Guinness Brownies with Baileys Caramel Cheesecake Swirl

These rich and fudgy cheesecake brownies are inspired by the Irish stout's caramel and coffee undertones and the smooth cream liqueur that pairs so well with cocoa.

Prep:

minutes

Cook:

50

minutes

TOtal:

minutes

Ingredients

Brownie Batter

  • 1 cup Guinness
  • 170g (¾ cup, 1 ½ sticks, 12 tbsp) unsalted butter
  • 225g (8 oz) semi-sweet chocolate
  • 280g (1 ¼ cups) granulated sugar
  • 3 large eggs, room temperature
  • 1 tsp pure vanilla extract
  • 145g (1 cup) all-purpose flour
  • ½ tsp salt
  • ½ tsp espresso powder

Cheesecake Batter

  • 250g cream cheese, softened
  • 65g (⅓ cup) granulated sugar
  • 1 large egg yolk
  • ¼ cup Baileys Irish Cream
  • 9 tsp caramel

Instructions

  1. Place the oven rack in the middle of the oven.
  2. Preheat the oven to 350°F.
  3. Butter a 9 x 9 inch baking pan and line with parchment paper.  Make sure to leave an overhang that you can use as handles to remove the brownies from the pan. 
  4. Pour the Guinness into a small saucepan and bring to a boil.
  5. Reduce the heat and let simmer for about 12 minutes, until the Guinness is reduced to ½ cup.
  6. Set the ½ cup of Guinness aside and let cool for 10 minutes.
  7. Melt the butter and the chocolate together in a heat proof bowl placed over a saucepan of simmering water.  The bowl must not touch the water.
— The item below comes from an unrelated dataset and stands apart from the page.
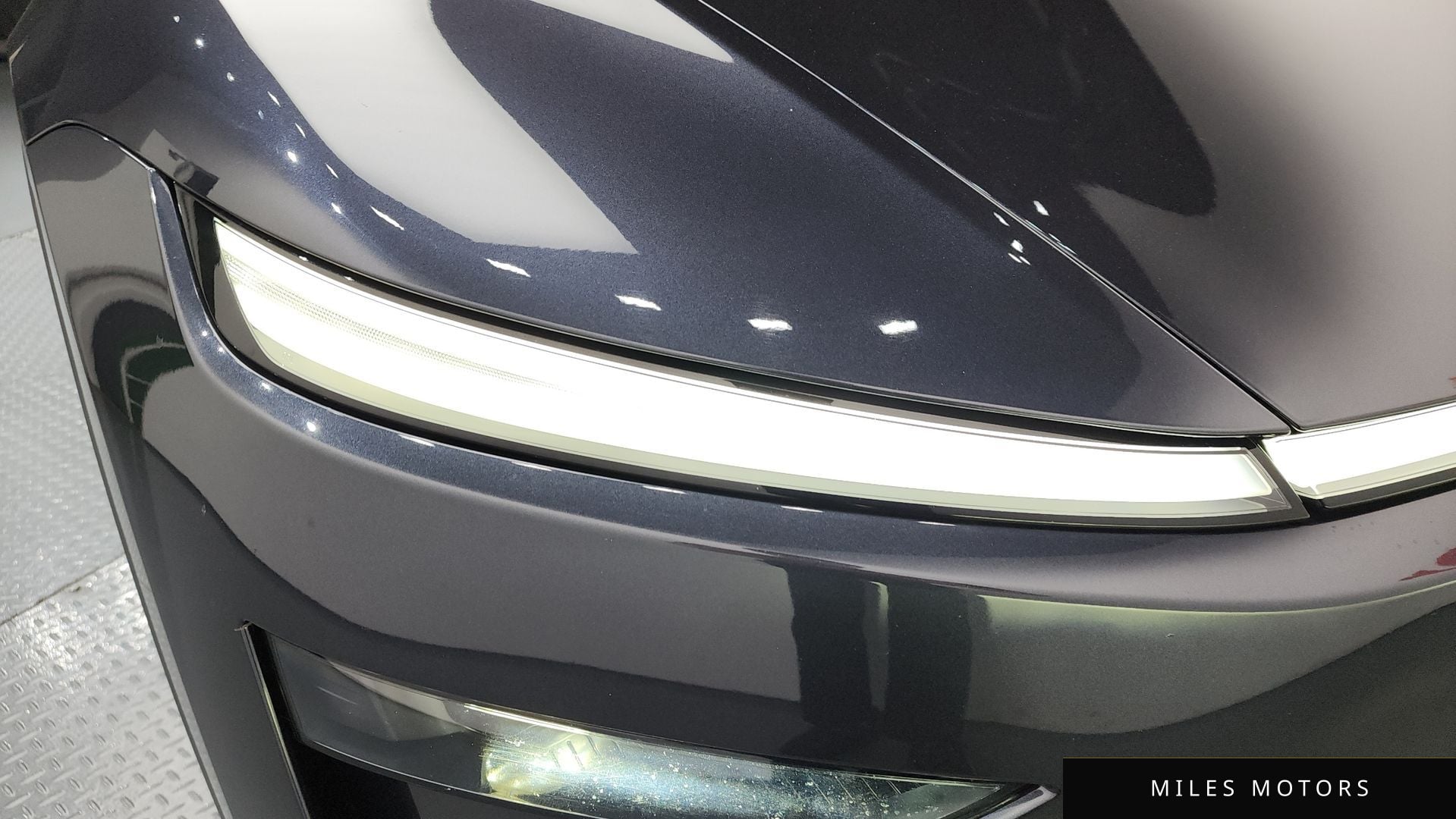 Tesla Model Y 2025 — миниатюра 8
Stir until combined.  
  8. Remove the bowl from the heat.
  9. Whisk in the sugar and Guinness.
  10. Whisk in the eggs and vanilla.
  11. In a small bowl, mix the flour, salt and espresso powder together.
  12. Use a spatula to gently fold the dry ingredients into the batter.
  13. Pour the brownie batter into the prepared pan.
  14. In the bowl of a stand mixer fitted with the paddle attachment, beat the cream cheese, sugar, egg yolk and Baileys together until smooth.
  15. Spread the cheesecake batter over the brownies with a small offset spatula.
  16. Drop 9 dollops of caramel onto the cheesecake batter.
  17. Run a knife through the caramel and cheesecake batter to create swirls.
  18. Bake for 55 minutes, or until a toothpick inserted into the center comes out with moist crumbs. 
  19. Place the pan on a wire rack and let cool completely.
  20. Let the brownies chill in the fridge.
  21. Lift the brownies by the parchment paper overhang and place on a cutting board.
  22. Use a large chef’s knife to slice the brownies into 16 portions.  Rince the knife in hot water and wipe it before each cut to get clean slices.
  23. Store in an airtight container in the refrigerator for up to 3 days.